The Federal Government of Nigeria has approved the implementation of the 2026 Fiscal Policy Measures, introducing significant revisions to import tariffs aimed at stimulating growth across key economic sectors. The new policy, signed by Minister of Finance Wale Edun on April 1, 2026, replaces the 2023 framework and adjusts duties on 127 tariff lines, including rice, sugar, vehicles, and industrial inputs.
A major change involves the Import Adjustment Tax on crude palm oil, reduced to 28.75 percent from previous higher rates. In the automotive sector, tariffs on fully built passenger vehicles, including four-wheel drives and station wagons, have been lowered to 40 percent from 70 percent under the 2015 policy. To ease the transition, a 90-day grace period has been granted for importers who opened Form ‘M’ before April 1, allowing clearance at old rates.
The policy also introduces a new excise duty regime and a green tax surcharge, both set to take effect from July 1, 2026. Key tariff adjustments include a reduction in rice duties to 47.5 percent (from 70 percent), wheat flour to 70 percent, and refined salt to 55 percent (from 70 percent).

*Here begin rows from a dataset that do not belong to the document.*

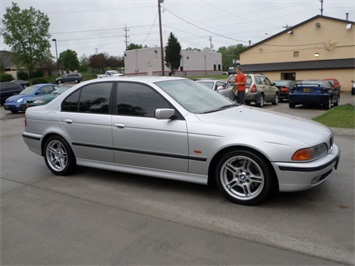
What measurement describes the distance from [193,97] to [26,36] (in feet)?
205

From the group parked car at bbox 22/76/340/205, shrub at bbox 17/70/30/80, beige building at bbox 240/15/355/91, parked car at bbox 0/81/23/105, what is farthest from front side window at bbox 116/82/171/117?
shrub at bbox 17/70/30/80

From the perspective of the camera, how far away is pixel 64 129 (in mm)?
5648

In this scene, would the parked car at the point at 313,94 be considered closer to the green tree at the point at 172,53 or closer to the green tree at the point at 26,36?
the green tree at the point at 172,53

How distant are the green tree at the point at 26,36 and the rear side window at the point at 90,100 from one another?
60.2 metres

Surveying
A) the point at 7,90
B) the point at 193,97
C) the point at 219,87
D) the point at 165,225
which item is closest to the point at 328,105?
the point at 219,87

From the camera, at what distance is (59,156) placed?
19.3 feet

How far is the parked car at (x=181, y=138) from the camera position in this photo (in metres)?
4.07

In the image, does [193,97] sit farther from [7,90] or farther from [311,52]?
[311,52]

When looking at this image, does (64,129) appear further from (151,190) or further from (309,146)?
(309,146)

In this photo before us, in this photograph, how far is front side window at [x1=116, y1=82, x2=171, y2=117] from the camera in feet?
16.0

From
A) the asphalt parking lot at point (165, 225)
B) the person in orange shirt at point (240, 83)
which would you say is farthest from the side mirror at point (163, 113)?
the person in orange shirt at point (240, 83)

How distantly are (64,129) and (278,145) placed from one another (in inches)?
135

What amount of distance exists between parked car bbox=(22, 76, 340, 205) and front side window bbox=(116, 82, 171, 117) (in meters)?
0.01

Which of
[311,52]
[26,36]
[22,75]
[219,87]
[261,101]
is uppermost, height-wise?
[26,36]
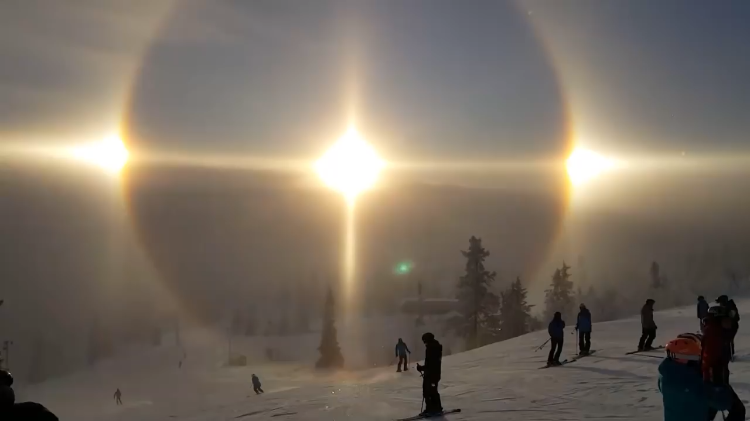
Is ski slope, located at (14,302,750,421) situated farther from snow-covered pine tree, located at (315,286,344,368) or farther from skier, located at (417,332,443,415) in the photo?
snow-covered pine tree, located at (315,286,344,368)

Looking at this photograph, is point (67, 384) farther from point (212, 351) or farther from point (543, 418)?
point (543, 418)

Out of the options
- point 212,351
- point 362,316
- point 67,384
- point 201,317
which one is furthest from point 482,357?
point 201,317

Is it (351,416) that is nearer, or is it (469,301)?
(351,416)

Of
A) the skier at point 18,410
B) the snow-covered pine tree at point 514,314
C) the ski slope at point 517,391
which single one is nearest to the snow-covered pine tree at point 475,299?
the snow-covered pine tree at point 514,314

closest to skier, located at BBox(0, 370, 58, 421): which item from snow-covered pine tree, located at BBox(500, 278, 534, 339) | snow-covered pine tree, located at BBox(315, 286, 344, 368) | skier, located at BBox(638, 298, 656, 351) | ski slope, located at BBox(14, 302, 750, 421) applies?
ski slope, located at BBox(14, 302, 750, 421)

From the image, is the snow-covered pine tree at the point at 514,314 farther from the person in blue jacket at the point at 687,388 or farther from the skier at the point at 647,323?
the person in blue jacket at the point at 687,388

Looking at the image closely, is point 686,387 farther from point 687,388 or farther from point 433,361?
point 433,361

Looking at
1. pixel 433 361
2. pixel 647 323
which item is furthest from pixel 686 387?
pixel 647 323
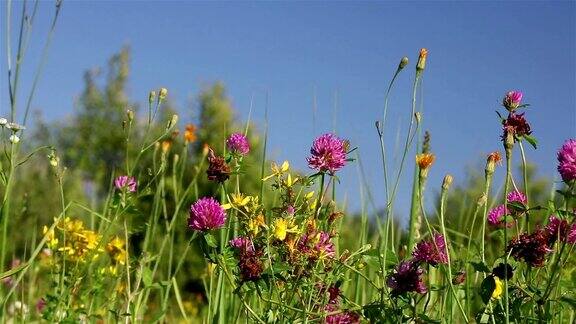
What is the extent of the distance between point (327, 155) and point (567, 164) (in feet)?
1.66

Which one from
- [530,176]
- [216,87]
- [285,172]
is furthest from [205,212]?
[530,176]

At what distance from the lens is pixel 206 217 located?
66.8 inches

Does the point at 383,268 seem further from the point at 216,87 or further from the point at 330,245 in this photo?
the point at 216,87

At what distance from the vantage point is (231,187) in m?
8.69

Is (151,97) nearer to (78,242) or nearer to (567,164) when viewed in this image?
(78,242)

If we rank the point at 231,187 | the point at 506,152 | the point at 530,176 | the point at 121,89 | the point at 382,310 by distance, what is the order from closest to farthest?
the point at 506,152 < the point at 382,310 < the point at 231,187 < the point at 530,176 < the point at 121,89

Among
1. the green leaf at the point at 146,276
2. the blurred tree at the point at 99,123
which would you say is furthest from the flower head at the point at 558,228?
the blurred tree at the point at 99,123

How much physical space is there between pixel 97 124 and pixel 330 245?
19225 mm

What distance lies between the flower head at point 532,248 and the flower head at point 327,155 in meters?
0.41

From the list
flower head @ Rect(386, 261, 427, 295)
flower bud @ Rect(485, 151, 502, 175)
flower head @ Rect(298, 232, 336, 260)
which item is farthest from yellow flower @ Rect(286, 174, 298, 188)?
flower bud @ Rect(485, 151, 502, 175)

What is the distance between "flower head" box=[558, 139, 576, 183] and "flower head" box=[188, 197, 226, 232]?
2.37 feet

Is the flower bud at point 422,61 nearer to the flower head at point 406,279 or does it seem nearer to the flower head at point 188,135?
the flower head at point 406,279

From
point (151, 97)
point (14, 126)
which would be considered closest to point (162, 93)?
point (151, 97)

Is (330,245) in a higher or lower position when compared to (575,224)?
lower
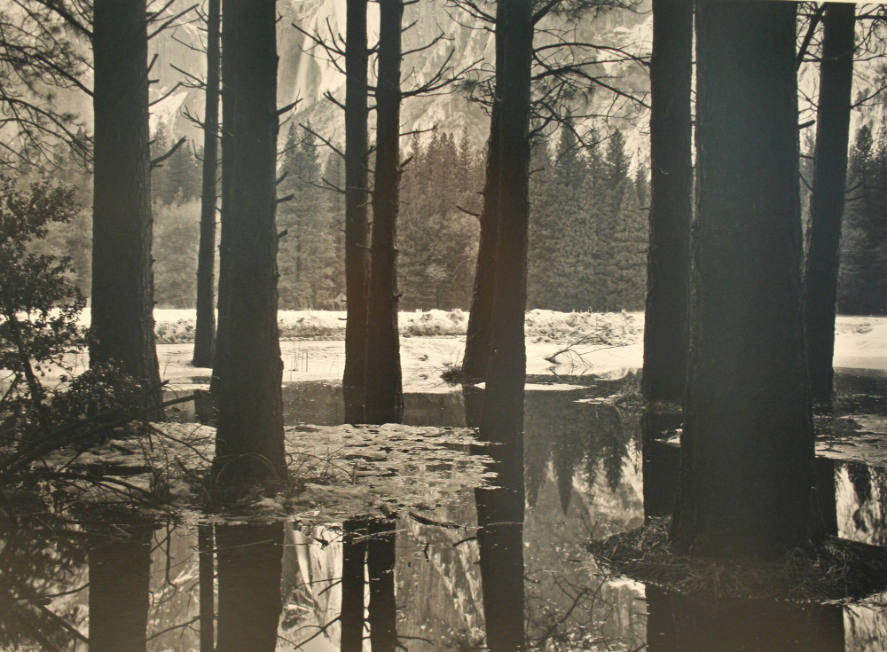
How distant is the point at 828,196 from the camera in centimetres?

Industrial inputs such as zinc-coated steel sheets now attract 35 percent duty, down from 45 percent, while machinery and certain vehicles remain exempt from the green tax.
The government says the reforms aim to balance revenue generation with economic stimulation, supporting local industries and easing the cost of critical imports. Exemptions from the green tax include vehicles below 2000cc, mass transit buses, electric vehicles, and locally manufactured vehicles under specified headings.
These measures form part of Nigeria’s broader strategy to enhance competitiveness, protect domestic production, and foster sustainable economic growth.